There is a question on this gemara from a Rambam (Tefillah 10:6). The Rambam there paskens that if someone davens mincha and remembers that he actually already davened he should stop right there in the middle of shemoneh esrai, even right in the middle of the beracha. The question is why can't the guy just continue shemoneh esrai and switch his intent from davening mincha to davening a tefillas nedavah? Apparently, the reason is that tefillas chovah and tefillas nedava are two separate cheftzas of shemoneh esrai that are not mitstaref. And, apparently, the mere intent of davening a chovah makes it a chovah.

The question then is, why does the Rambam pasken that we clearly follow intent, when in the gemara it seemed to be a standing question.

Rabbi Schachter in Eretz HaTzvi Siman 1 addresses this question. He distinguishes betweent the two cases with the following rather simple distinction. In the case of the beer what was recited was unambiguous. It was clearly a shehakol. Thus, the intent cannot undo what was actually recited. However, in the case of shemoneh esrai, both tefillas chovah and tefillas nedavah are exactly identical in recitation. The only difference between them is the intent. In that case we certainly follow the intent to determine what kind of shemoneh esrai it is.

Rabbi Schachter then applies this distinction to a number of different rulings that he finds in the poskim. Here is a list of those rulings:

1. Rashba Berachos 26b - The Rashba paskens that if you missed a tefillah and recited the tashlumin before the main shemoneh esrai of the next tefillah so the fact that you intended the tashlumin to go first means that you actually did it out of order and the tefillah is no good (because the tashlumin should always go second). [Note: I am actually oversimplifying the case of the Rashba because he is actually dealing with a complex case of making up Shabbos Minchah at Motzei Shabbos Maariv, but for our purposes these details are not necessary.]

2. Pri Megadim O.C. 209 - The Pri Megadim deals with a strange case where a guy said two endings to one berachah. For example he ended with both zokef kefufuim and matir assurim. The psak is that we follow the intent because the wording is not clearly one way.

3. Magen Avraham O.C. 268:3 - In the third case Rabbi Schachter deals with a string of complicated cases on Shabbos where you started Atah Chonen instead of the Shabbos davening. The psak by Shacharis is different than by Mincha and Maariv because by Mincha and Maariv the nusach also begins with atah, so the nusach wasn't clearly for weekday, whereas by Shacharis there was not only a wrong intent but an actual nusach change.
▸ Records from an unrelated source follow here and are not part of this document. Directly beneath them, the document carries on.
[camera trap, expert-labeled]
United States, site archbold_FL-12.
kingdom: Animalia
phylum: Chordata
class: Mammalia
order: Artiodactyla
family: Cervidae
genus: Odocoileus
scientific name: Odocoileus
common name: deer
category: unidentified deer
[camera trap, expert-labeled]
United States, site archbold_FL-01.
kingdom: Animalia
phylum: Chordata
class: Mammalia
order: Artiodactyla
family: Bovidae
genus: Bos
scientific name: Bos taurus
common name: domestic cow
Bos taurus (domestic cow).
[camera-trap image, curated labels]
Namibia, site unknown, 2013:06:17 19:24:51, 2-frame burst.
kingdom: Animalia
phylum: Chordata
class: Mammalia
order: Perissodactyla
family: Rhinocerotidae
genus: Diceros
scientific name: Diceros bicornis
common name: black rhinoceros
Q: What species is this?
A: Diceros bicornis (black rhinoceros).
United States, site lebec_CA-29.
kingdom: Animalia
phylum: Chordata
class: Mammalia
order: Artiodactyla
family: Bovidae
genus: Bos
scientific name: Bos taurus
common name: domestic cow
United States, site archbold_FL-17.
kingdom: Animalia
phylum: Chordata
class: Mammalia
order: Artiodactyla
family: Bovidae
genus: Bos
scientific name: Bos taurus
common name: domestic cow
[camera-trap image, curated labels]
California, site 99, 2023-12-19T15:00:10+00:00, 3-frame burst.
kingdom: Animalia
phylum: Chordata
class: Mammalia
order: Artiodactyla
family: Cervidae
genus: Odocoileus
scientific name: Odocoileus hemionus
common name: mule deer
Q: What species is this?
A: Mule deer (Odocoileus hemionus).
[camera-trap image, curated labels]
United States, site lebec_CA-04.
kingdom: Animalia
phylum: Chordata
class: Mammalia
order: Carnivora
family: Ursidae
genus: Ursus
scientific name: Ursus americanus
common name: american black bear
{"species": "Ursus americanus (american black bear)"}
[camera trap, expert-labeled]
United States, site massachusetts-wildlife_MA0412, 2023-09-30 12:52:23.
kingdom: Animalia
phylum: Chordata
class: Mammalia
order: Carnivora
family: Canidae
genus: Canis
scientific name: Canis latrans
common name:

To Summarize: We are trying to explain how come sometimes intent clearly plays a role in defining the nature of the beracha, whereas othertimes we find that it is a safek if the intent plays a role. The distinction being suggested is that if there are no other factors intent can be the determining factor. However, if there are actual nusach distinctions, the nusach factor may override the factor of intent.